Tasks for this exercise »
1. According to the CockroachDB notes, what has to be enabled for SpiceDB's Watch API to work?
2. From the CockroachDB notes, transcribe the part that opens with the words containing "Code can be" and closes with "Alembic (opens in a new tab)".

CockroachDB

Usage Notes

⚠️

SpiceDB's Watch API requires CockroachDB's Experimental Changefeed (opens in a new tab) to be enabled.

Recommended for multi-region deployments, with configurable region awareness
Enables horizontal scalability by adding more SpiceDB and CockroachDB instances
Resiliency to individual CockroachDB instance failures
Query and data balanced across the CockroachDB
Setup and operational complexity of running CockroachDB

Developer Notes

Code can be found here (opens in a new tab)
Documentation can be found here (opens in a new tab)
Implemented using pgx (opens in a new tab) for a SQL driver and connection pooling
Has a native changefeed
Stores migration revisions using the same strategy as Alembic (opens in a new tab)

Supplied records »
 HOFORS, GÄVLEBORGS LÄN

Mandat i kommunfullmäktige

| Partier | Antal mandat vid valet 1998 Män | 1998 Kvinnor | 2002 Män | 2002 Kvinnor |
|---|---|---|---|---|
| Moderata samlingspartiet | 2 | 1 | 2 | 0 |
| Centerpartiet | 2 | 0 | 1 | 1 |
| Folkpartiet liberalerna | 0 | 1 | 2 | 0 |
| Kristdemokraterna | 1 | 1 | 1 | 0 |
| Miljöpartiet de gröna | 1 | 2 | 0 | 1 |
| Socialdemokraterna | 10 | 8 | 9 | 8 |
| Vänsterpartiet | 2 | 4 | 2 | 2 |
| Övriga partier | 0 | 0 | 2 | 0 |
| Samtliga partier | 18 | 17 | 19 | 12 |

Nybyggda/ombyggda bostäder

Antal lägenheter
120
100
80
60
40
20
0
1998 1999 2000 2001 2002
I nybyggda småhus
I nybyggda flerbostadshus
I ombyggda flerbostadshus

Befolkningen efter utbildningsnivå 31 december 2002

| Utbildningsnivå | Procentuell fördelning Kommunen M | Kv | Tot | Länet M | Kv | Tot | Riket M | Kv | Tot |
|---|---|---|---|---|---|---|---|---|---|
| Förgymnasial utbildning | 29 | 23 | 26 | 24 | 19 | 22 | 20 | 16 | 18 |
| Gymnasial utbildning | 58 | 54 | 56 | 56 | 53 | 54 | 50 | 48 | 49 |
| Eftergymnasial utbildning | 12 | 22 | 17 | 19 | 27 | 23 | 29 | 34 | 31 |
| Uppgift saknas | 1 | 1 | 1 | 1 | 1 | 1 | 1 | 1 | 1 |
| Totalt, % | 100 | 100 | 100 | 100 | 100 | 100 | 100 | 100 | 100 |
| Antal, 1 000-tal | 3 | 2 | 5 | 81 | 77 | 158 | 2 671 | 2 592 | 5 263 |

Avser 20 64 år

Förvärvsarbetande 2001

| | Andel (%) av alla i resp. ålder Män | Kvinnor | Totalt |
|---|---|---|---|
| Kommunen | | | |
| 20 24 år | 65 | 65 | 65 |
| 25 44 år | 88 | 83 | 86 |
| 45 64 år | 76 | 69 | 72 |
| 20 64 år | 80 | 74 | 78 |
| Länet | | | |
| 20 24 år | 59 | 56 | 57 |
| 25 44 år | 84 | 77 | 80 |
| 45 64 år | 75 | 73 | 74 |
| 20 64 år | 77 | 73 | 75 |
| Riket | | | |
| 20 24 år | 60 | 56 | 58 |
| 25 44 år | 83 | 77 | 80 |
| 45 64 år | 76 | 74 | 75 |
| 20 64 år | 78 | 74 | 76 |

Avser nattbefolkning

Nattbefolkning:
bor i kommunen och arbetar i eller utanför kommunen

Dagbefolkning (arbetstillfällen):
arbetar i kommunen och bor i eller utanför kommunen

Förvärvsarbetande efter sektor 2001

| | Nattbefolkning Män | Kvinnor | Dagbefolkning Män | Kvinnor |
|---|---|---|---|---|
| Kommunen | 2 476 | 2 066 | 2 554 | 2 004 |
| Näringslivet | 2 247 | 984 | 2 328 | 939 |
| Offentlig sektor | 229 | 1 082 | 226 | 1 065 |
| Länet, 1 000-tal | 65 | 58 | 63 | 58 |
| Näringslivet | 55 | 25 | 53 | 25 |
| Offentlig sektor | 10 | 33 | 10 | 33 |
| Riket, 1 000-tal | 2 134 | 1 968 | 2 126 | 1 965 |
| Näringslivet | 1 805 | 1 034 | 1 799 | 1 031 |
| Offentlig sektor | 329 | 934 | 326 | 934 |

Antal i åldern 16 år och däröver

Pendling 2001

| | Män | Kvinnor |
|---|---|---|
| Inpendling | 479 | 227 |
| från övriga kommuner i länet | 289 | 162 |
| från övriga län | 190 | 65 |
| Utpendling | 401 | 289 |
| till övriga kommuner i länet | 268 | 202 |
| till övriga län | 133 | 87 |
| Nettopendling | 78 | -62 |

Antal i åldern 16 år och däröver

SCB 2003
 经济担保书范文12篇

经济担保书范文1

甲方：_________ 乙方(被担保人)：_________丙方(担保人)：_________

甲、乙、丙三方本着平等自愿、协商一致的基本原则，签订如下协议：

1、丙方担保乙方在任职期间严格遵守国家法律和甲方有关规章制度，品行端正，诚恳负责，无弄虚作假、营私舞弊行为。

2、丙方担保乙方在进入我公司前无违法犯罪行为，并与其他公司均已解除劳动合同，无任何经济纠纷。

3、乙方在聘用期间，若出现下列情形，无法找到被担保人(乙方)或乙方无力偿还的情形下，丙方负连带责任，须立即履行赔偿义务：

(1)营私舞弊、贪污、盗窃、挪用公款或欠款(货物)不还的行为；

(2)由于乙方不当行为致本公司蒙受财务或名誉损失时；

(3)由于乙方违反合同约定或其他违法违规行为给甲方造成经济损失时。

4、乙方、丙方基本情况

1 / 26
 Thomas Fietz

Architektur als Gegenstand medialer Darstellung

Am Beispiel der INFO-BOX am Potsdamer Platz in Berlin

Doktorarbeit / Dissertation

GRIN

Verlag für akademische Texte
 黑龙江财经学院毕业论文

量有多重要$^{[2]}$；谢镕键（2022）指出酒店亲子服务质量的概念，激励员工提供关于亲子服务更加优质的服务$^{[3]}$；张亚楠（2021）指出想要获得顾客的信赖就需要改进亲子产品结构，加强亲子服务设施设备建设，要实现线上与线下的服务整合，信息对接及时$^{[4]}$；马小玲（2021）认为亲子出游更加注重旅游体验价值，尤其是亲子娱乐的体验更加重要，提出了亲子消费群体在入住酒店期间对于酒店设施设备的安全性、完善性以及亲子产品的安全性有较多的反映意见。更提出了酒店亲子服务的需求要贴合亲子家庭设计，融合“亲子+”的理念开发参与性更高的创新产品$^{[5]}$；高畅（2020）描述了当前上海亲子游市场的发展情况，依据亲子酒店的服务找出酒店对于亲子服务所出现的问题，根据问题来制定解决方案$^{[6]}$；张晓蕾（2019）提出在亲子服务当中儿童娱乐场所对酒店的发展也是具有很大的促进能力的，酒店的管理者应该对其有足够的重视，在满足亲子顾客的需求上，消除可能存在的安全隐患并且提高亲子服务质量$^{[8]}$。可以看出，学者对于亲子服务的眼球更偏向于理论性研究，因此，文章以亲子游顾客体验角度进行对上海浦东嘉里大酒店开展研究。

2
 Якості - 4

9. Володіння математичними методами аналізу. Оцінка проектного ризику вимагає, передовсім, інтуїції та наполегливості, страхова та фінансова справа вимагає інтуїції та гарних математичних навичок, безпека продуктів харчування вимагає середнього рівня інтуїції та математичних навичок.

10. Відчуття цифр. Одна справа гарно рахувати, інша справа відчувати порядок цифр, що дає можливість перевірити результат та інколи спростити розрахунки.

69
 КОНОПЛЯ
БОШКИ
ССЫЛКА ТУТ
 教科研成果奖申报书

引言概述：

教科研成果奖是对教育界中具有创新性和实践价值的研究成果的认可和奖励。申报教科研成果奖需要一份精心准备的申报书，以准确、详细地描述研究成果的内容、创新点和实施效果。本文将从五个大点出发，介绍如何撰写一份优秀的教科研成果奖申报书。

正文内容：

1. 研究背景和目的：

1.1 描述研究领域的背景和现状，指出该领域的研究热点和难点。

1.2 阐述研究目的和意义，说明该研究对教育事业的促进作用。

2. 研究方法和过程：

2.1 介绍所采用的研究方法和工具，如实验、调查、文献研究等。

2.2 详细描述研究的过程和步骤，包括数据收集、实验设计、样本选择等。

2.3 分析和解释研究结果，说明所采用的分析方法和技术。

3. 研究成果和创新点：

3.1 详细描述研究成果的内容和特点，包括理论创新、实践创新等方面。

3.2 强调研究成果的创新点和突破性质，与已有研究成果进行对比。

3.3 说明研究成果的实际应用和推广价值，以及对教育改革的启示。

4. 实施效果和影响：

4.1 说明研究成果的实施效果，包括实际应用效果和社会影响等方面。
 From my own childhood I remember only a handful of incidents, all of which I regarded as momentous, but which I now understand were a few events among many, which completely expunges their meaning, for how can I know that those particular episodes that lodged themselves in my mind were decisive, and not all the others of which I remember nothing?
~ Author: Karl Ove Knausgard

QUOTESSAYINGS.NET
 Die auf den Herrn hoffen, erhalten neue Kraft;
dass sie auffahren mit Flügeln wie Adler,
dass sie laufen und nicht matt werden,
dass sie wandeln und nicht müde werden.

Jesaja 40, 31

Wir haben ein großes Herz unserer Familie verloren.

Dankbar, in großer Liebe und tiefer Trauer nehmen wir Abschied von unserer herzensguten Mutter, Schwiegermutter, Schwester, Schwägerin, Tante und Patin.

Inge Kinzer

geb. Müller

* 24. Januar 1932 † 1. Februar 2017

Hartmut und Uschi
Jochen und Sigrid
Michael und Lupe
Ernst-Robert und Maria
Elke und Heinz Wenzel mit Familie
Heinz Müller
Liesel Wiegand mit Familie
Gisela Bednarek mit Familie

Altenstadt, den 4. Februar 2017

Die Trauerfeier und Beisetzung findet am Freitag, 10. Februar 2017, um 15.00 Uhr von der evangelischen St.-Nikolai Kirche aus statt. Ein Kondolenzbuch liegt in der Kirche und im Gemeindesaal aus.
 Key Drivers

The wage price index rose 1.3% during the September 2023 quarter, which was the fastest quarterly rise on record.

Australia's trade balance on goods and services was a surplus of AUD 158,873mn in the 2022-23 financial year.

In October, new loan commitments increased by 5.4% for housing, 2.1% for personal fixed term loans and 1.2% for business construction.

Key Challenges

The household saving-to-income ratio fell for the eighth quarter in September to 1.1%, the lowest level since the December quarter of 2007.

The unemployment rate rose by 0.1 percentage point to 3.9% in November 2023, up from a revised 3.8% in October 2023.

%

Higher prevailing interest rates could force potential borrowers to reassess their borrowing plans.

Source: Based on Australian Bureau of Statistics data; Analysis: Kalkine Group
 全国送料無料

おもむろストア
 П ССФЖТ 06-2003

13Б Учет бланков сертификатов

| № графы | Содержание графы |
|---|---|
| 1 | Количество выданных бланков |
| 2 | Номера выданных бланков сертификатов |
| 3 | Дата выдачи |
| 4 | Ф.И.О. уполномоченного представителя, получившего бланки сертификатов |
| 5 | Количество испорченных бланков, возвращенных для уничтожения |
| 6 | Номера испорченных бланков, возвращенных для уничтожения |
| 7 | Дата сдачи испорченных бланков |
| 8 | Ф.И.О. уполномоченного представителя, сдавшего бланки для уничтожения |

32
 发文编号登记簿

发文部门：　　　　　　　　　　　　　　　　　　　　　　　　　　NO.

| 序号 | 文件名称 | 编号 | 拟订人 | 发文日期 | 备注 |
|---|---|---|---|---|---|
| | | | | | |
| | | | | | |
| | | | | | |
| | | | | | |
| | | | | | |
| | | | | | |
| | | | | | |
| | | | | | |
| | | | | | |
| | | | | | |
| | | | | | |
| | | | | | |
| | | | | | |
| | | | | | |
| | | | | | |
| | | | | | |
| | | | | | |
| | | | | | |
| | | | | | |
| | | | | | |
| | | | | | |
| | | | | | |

Solved tasks »
1. CockroachDB's Experimental Changefeed.

2.
Code can be found here (opens in a new tab)
Documentation can be found here (opens in a new tab)
Implemented using pgx (opens in a new tab) for a SQL driver and connection pooling
Has a native changefeed
Stores migration revisions using the same strategy as Alembic (opens in a new tab)